We decide to separate the dogs so Juno won’t learn how to escape. Big Dog gets the first outdoor shift, with the fence gate open so he won’t do any more damage. Juno gets to go out second, but we forget to close the gate. Deb calls to say Juno is at her door begging for treats.

At dusk we have to accept the fact that Big Dog is staying overnight. We separate the two dogs into two basement rooms but they stare obsessively at each other through the glass door. We set up a baby gate to keep them on different floors so they’ll settle down and sleep.

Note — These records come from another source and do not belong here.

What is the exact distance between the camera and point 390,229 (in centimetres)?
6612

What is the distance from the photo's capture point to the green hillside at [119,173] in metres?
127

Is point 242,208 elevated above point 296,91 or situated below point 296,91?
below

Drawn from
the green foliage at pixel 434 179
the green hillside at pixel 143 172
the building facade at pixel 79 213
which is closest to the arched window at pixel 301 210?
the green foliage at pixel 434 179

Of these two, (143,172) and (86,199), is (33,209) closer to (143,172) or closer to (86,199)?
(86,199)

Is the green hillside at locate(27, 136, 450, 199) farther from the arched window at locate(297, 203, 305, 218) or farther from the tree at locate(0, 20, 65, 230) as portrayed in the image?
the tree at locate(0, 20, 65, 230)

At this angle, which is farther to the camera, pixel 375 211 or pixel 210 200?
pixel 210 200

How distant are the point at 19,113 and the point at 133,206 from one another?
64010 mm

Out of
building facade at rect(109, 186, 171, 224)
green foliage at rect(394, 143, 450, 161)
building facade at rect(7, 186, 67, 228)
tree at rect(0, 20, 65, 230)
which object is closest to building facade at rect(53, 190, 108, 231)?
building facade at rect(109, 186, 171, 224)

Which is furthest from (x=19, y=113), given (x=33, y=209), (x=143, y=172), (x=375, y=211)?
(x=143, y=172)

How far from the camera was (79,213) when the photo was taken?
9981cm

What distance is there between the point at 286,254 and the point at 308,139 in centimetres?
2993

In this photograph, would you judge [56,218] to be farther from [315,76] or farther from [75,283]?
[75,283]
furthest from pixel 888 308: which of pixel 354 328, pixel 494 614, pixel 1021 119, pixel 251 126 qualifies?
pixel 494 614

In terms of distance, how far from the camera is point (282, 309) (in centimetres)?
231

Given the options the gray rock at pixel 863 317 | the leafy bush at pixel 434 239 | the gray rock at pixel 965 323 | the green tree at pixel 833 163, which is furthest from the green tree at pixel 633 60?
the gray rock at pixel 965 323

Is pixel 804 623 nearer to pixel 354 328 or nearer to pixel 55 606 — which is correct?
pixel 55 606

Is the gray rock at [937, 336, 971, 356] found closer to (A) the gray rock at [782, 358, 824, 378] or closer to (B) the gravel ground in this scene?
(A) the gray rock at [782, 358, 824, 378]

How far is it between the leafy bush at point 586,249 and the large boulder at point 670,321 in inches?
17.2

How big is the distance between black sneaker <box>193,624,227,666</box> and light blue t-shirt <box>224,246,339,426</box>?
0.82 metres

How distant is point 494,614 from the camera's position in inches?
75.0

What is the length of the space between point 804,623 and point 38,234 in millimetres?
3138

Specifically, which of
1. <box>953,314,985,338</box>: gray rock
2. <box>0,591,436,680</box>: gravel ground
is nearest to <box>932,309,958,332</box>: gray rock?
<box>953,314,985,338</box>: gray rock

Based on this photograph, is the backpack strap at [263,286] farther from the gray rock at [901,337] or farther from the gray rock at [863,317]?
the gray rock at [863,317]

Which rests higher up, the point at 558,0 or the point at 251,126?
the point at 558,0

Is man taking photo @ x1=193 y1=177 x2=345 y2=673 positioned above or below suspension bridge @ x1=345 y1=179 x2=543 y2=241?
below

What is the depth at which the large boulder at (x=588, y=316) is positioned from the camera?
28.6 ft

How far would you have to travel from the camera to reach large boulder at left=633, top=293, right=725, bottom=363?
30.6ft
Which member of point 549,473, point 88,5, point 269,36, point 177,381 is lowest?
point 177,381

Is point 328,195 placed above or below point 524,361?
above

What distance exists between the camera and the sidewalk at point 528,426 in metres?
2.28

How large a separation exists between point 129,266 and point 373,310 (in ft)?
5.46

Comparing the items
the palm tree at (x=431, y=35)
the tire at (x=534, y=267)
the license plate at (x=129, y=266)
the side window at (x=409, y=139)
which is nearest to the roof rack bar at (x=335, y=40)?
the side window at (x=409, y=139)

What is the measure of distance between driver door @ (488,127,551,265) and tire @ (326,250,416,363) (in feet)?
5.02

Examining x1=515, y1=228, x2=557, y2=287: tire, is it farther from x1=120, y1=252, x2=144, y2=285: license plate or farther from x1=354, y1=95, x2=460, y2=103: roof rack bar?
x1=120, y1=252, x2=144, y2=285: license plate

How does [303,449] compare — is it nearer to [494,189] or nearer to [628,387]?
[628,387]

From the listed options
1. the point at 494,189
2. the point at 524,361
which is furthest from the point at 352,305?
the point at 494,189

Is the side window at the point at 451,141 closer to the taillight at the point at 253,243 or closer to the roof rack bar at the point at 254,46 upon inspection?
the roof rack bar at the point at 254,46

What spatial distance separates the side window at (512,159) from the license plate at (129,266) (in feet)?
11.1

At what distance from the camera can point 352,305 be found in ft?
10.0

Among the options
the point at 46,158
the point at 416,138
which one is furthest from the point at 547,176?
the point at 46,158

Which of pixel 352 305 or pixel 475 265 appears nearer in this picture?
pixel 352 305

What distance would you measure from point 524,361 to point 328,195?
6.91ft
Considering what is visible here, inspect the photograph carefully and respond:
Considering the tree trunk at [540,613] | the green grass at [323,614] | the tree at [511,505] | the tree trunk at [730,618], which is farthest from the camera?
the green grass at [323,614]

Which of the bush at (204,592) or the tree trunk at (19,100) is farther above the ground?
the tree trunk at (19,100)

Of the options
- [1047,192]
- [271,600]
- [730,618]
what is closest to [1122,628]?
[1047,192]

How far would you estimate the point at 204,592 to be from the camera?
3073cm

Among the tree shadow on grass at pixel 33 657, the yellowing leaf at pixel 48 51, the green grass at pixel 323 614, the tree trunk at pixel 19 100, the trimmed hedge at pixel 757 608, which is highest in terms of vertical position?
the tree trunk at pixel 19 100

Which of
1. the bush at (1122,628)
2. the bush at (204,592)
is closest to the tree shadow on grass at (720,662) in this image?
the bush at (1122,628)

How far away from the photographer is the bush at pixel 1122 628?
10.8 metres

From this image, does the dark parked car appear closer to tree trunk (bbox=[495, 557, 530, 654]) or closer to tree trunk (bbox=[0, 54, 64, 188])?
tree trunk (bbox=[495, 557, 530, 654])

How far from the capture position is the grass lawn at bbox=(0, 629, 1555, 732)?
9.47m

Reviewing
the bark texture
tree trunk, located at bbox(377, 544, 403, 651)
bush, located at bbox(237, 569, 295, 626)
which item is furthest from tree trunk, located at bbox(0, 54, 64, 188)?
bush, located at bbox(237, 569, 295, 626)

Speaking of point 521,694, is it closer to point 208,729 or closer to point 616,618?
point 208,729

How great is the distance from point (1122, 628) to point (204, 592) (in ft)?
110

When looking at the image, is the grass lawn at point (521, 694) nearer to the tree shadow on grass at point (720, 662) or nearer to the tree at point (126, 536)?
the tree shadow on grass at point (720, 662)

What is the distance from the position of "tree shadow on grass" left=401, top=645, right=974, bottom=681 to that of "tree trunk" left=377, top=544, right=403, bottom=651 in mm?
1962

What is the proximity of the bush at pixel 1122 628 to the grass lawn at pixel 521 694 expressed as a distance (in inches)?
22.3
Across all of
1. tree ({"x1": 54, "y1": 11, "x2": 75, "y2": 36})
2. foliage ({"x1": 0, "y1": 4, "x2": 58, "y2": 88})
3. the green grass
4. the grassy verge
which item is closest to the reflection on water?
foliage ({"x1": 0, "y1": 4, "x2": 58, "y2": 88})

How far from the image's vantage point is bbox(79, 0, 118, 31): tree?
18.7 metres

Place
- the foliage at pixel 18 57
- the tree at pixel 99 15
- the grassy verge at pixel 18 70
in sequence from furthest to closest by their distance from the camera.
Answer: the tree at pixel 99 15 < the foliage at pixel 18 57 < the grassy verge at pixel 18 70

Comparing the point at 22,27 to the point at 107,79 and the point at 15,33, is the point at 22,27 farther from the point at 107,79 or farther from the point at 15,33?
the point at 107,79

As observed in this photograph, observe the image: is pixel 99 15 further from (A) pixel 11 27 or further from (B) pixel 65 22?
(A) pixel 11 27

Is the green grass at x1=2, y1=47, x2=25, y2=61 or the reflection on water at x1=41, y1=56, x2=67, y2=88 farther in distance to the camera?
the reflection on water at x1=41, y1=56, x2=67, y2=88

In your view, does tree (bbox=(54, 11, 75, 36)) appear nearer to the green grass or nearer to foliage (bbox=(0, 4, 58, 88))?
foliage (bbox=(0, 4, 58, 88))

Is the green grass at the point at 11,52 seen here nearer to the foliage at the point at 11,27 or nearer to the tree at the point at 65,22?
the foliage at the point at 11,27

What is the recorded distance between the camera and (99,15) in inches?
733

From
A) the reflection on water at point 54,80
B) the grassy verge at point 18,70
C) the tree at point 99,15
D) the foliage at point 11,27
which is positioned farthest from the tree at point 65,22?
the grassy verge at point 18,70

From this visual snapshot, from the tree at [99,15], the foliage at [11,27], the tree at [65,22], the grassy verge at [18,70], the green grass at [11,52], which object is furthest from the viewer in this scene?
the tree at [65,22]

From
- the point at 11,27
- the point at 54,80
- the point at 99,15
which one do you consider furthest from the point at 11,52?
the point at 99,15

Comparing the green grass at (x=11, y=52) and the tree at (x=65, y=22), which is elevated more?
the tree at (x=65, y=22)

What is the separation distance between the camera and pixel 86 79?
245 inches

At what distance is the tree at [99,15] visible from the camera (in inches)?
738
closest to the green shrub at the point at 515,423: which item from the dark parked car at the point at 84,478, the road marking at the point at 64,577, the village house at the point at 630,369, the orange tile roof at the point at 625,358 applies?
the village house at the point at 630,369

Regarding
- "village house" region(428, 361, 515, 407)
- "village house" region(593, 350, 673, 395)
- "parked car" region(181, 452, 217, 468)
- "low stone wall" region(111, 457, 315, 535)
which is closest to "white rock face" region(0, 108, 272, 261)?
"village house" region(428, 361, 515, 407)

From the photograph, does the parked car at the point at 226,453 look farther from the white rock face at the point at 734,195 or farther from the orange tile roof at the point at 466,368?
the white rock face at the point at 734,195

Dad, my partner and I all fantasize about keeping him, but Mom is adamant that that will not happen. He’s too much to handle and is welcome for one night only. Juno agrees.

Dad sleeps on the couch downstairs with our new friend, making sure he doesn’t destroy anything. In the morning the playful pup wakes Dad up by sitting on his head, eats four bowls of food, then steals another bowl full from Juno.

Big Dog’s owners see Deb’s listing and pick him up later that day, calling him Snoopy, short for Snoop Dogg.

The next day Snoop Dogg’s owner’s brother lets go of his collar “for one second” and he comes running back across the highway to our house. At first my parents won’t let him in but he tears at the fence again and gets his wish. Snoopy jumps on Juno and eats all his food.

Over the next few weeks Snoopy’s owners come looking for him in our neighbourhood again several times. Other people find him, feed him and list him online. We’re neither the first nor the last family to think he’s lost and take pity. He has a loving family and knows exactly where his house is, he’s just a brilliant escape artist.

*Update Summer 2019: About once a month Snoop Dogg shows up at my parents’ door, begging for a bowl of food.

**Update Winter 2020: My parents move away from Castlegar and have to warn the new homeowners that Big Dog may visit. They provide his address and contact information, as it’s still not on his collar.